There are many different ways you can hold your baby to ensure the most comfortable position. Post C - section I found the football or rugby hold to be the easiest to minimise baby pressing on my wound. This took a little getting used to and the nurses were amazing in helping me find the most comfortable position. Don’t be afraid to ask for help.
- As baby is really cosy when held so close to your body he or she can easily fall asleep mid feed. I found different ways of gently encouraging them to feed while allowing them to snooze away!
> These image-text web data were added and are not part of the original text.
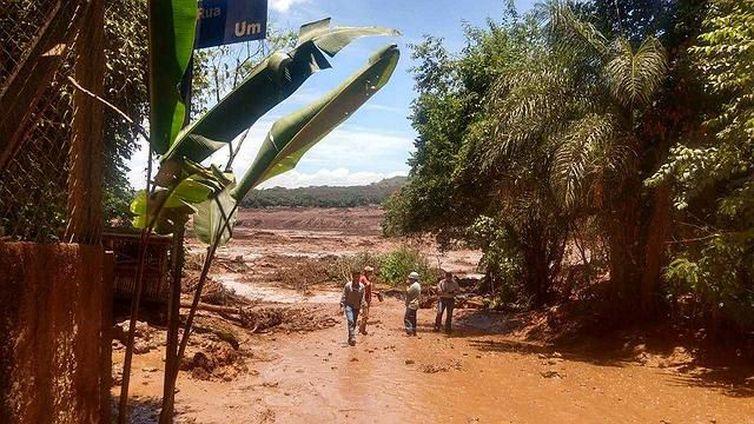 Barragem da Vale se rompe e atinge cidade de Brumadinho, em Minas Gerais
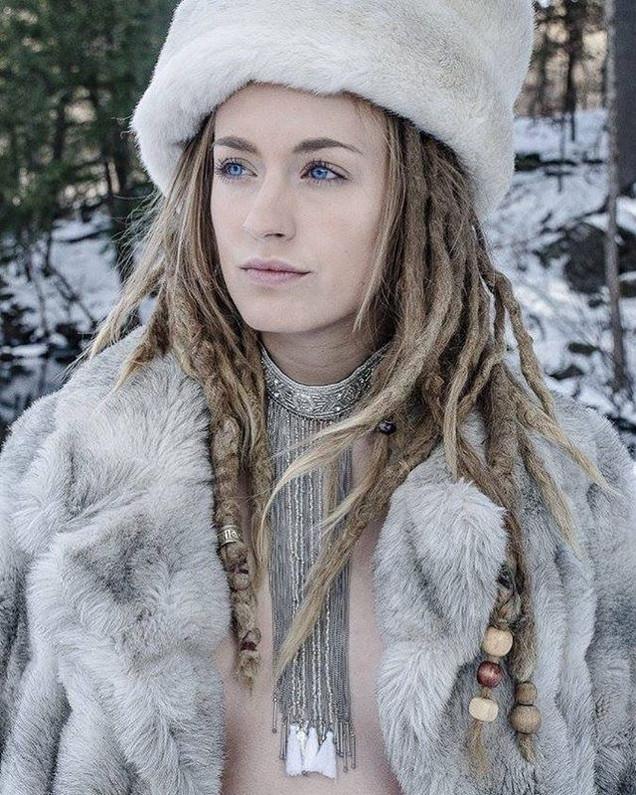 She is my queen!! #snow #model #besties
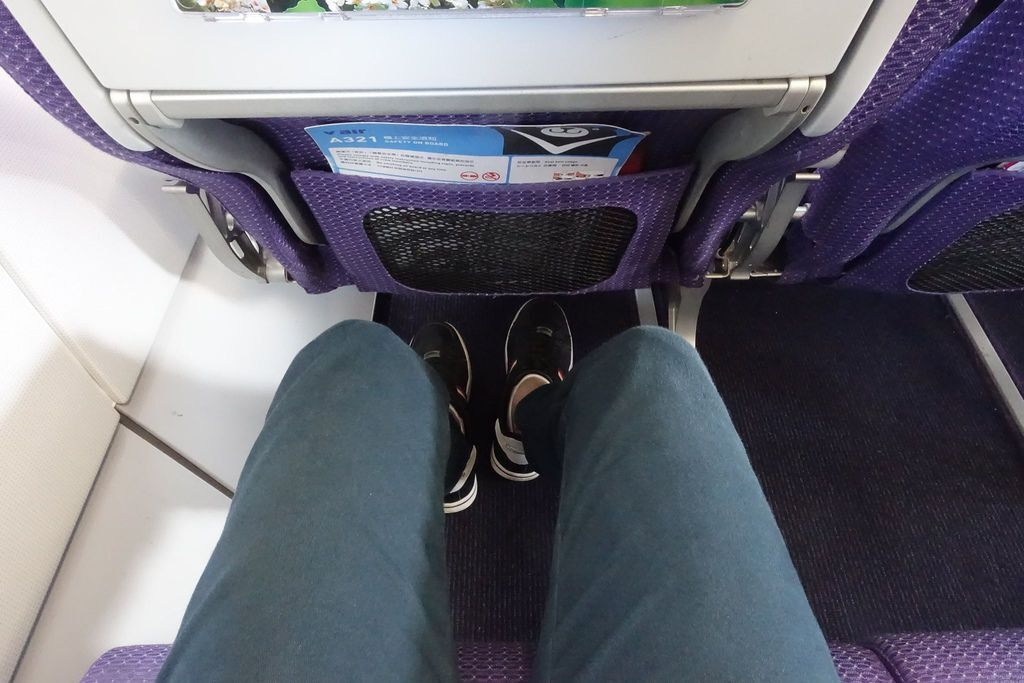 1215i DSC08212 Awesome 32 Inches Legroom.jpg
- A gentle squeeze of their big toe can make baby more alert
- Rubbing a piece of cotton wool dipped in water along the forehead
- Opening of the bottom part of baby grow
- And if all else fails gentle breast compression or massage and/ or massage of baby’s cheek can encourage the baby’s suckle as a gentle reminder to resume feeding
When my little man was two days old both he and I slept a lot. Whenever I woke I worried that he wasn’t feeding enough. I was taking strong opiate pain relief post C- section and it made both of us sleep for Ireland. I had one nurse tell me that it was ok and that baby will feed when necessary and the next nurse looking after me panicked by my lack of feeding. As it turned out second nurse was absolutely right and little man had become a little dehydrated and his weight had dropped significantly from birth. Roll on day three and my room is filled with breast pumps and small bottles of formula while I was encouraged to feed and “top up” with either expressed breast milk (EBM) or formula. This was all a little disconcerting and I worried that it wasn’t the right thing to do but it actually worked really well.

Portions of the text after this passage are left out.